• _Aim_:
Please copy the data below word for word, leaving out the pictures.

• _Input for this task_:
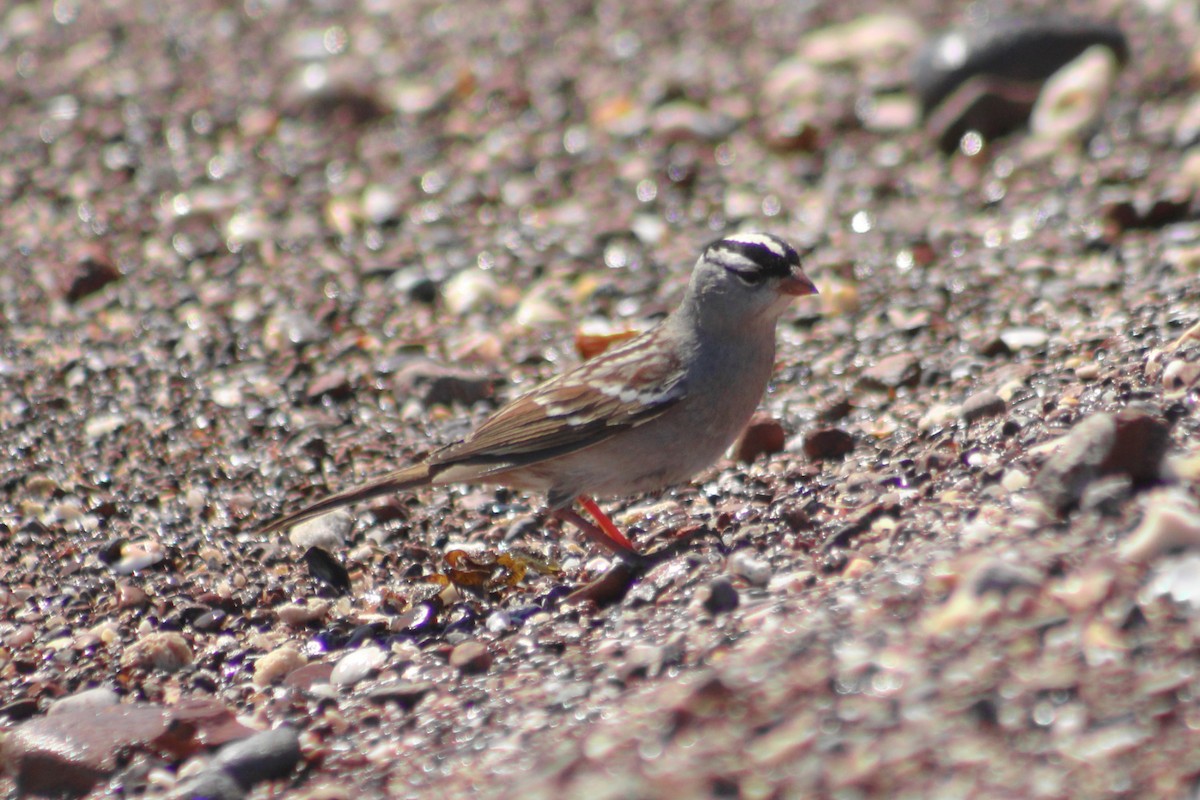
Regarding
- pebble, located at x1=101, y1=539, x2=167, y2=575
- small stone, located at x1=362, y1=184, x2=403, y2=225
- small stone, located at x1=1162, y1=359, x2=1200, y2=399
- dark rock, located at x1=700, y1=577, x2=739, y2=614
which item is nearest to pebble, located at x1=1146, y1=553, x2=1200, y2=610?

• _Problem solution_:
Regarding
- pebble, located at x1=101, y1=539, x2=167, y2=575
- small stone, located at x1=362, y1=184, x2=403, y2=225
- small stone, located at x1=1162, y1=359, x2=1200, y2=399
- dark rock, located at x1=700, y1=577, x2=739, y2=614
which item is nearest to pebble, located at x1=1146, y1=553, x2=1200, y2=610?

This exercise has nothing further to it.